I distinctly remember the two bits of family information that kicked off my lifelong adult obsession with family history research.
Interestingly, one of the triggers came from my mother’s side of the family and the other from my dad’s.
I’ll start with the paternal side because that was really more of a mulling over and wanting to learn more. Before I was even a teenager, I had spent time poring though old photographs that Nana had in a box in her closet.
I was very aware that her family lived in what was then Czechoslovakia, which to me was quite an exotic place! I also knew that my cousins in Europe spoke no English or else I likely would have corresponded with them. Nana told me all about my cousins, although she wasn’t aware terms like second cousins. She just knew that because letters and photos were from her family that I was also “cousin” to all of them, too.
That’s about the time I asked her why she never taught me to speak Slovak (which I now know was the Presov region dialect of Rusyn). The answer was that we were Americans and spoke English here. Little did I know how much cultural knowledge I was missing out on!
By the late 1970s, I was also asking my maternal grandmother about the family.
Like Randy, I was not influenced by the popularity of Roots. I was living in Mexico City when it came out and we didn’t have money to spend on American satellite TV. We didn’t even have a television in our apartment. In fact, I don’t think I’ve ever seen the movie to this day.
Instead, my interest was piqued by a comment that my maternal grandmother made about the Massachusetts family name – Adams. She said that we were related to the Presidential branch of John and John Quincy Adams, but not directly descended from them.
That Adams “branch” would be Henry Adams of Braintree, Massachusetts by 1632.
I decided I wanted to prove, or disprove, our family connection to John and John Quincy Adams and so began writing letters and seeking birth, marriage and death certificates.
I soon learned that my 2X great grandparents were born in New Brunswick, Canada, making a presidential connection not impossible, but unlikely, and indicating a very possible tie to Loyalists.
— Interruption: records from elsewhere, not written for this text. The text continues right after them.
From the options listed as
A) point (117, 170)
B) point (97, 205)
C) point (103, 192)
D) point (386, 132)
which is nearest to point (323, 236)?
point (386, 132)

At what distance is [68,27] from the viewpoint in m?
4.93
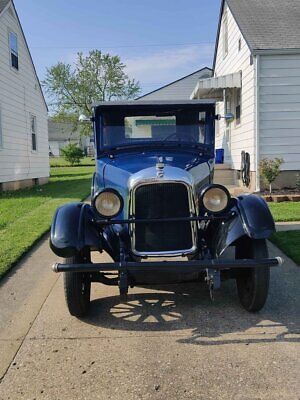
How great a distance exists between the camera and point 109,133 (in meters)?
5.38

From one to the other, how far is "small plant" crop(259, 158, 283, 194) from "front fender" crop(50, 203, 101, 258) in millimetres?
7448

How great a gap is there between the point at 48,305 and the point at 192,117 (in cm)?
274

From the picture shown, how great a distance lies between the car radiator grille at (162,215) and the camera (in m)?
4.17

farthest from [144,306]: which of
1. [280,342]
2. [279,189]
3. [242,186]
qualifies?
[242,186]

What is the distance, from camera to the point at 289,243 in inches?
263

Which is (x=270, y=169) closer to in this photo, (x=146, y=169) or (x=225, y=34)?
(x=146, y=169)

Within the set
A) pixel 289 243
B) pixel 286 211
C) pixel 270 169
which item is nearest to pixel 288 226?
pixel 286 211

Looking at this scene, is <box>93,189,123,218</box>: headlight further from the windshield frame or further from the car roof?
the car roof

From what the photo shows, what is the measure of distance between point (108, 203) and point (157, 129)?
168 cm

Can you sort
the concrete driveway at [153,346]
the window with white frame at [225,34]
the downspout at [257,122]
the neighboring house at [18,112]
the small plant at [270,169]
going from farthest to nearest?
the window with white frame at [225,34] < the neighboring house at [18,112] < the downspout at [257,122] < the small plant at [270,169] < the concrete driveway at [153,346]

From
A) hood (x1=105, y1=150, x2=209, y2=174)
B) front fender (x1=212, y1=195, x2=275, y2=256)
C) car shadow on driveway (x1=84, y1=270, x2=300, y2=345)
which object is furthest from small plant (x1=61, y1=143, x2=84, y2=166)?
front fender (x1=212, y1=195, x2=275, y2=256)

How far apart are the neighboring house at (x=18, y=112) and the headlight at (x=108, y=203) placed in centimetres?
1047

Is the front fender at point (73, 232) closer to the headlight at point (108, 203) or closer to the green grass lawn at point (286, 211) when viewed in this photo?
the headlight at point (108, 203)

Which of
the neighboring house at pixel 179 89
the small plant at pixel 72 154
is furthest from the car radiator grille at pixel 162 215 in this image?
the small plant at pixel 72 154
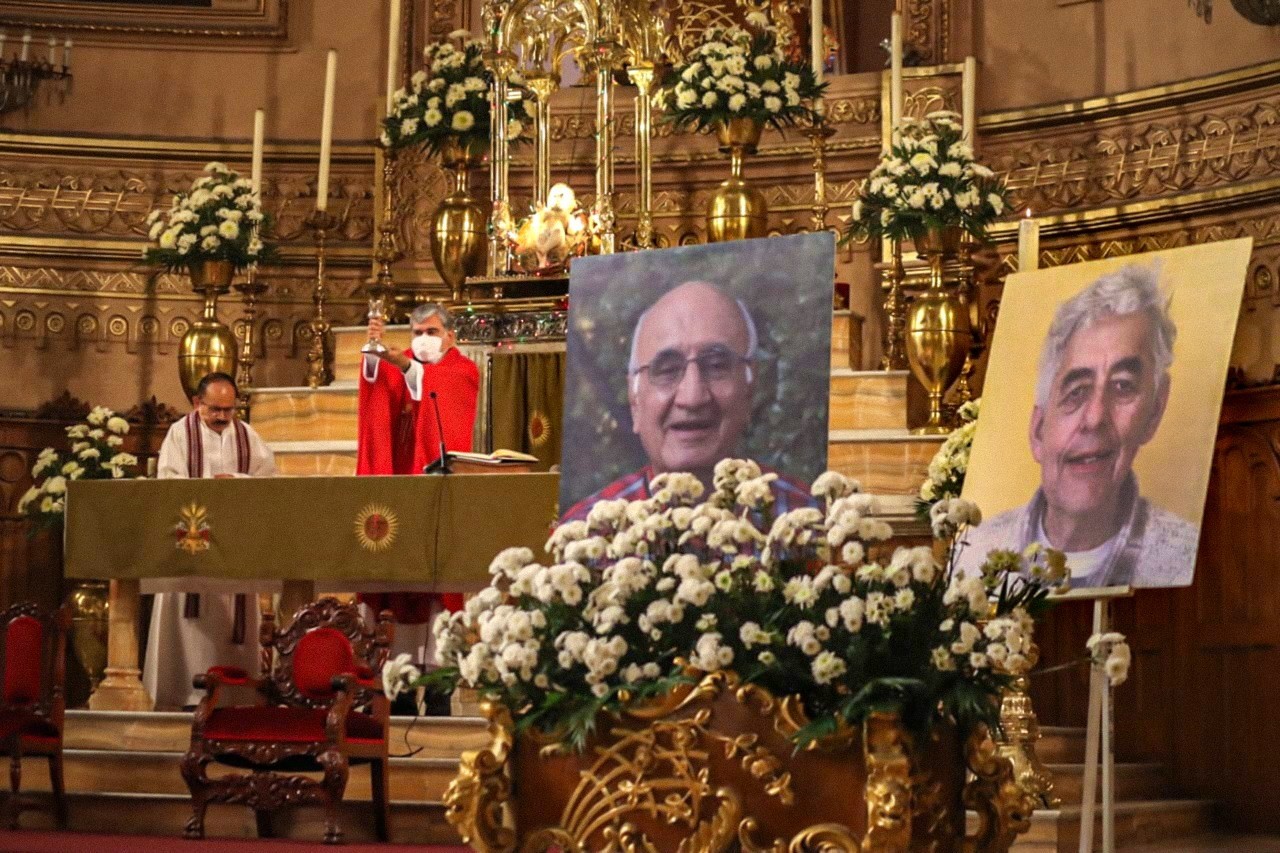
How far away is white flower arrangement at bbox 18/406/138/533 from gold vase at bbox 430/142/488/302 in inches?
70.8

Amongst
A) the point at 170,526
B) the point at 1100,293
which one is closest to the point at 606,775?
the point at 1100,293

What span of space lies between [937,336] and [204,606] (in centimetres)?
356

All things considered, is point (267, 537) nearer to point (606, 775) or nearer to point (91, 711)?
point (91, 711)

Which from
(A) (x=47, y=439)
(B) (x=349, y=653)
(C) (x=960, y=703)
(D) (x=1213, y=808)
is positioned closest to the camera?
(C) (x=960, y=703)

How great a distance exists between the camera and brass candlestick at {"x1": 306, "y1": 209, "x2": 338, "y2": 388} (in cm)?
1049

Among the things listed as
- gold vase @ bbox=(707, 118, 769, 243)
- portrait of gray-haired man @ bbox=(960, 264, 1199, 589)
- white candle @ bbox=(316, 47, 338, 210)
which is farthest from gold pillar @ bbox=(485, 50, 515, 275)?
portrait of gray-haired man @ bbox=(960, 264, 1199, 589)

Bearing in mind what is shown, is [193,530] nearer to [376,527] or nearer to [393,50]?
[376,527]

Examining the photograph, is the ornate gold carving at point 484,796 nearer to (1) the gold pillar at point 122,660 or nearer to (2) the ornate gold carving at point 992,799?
(2) the ornate gold carving at point 992,799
That is indeed what I found out – my family was actually descended from Edward Adams of Milford, Connecticut by 1640; 140 years later, Loyalist John Adams and family left via New York in the Fall Fleet of 1783 and began a new life in New Brunswick, Canada.
While pursuing my Adams family, other branches of the family tree began to blossom. I was hooked on the ease of New England research and started asking many more questions about my Rusyn family.
Little did I know, it would be my full time job after retirement. My husband still can’t believe I haven’t “finished”!
Thanks, Randy, for this week’s fun prompt.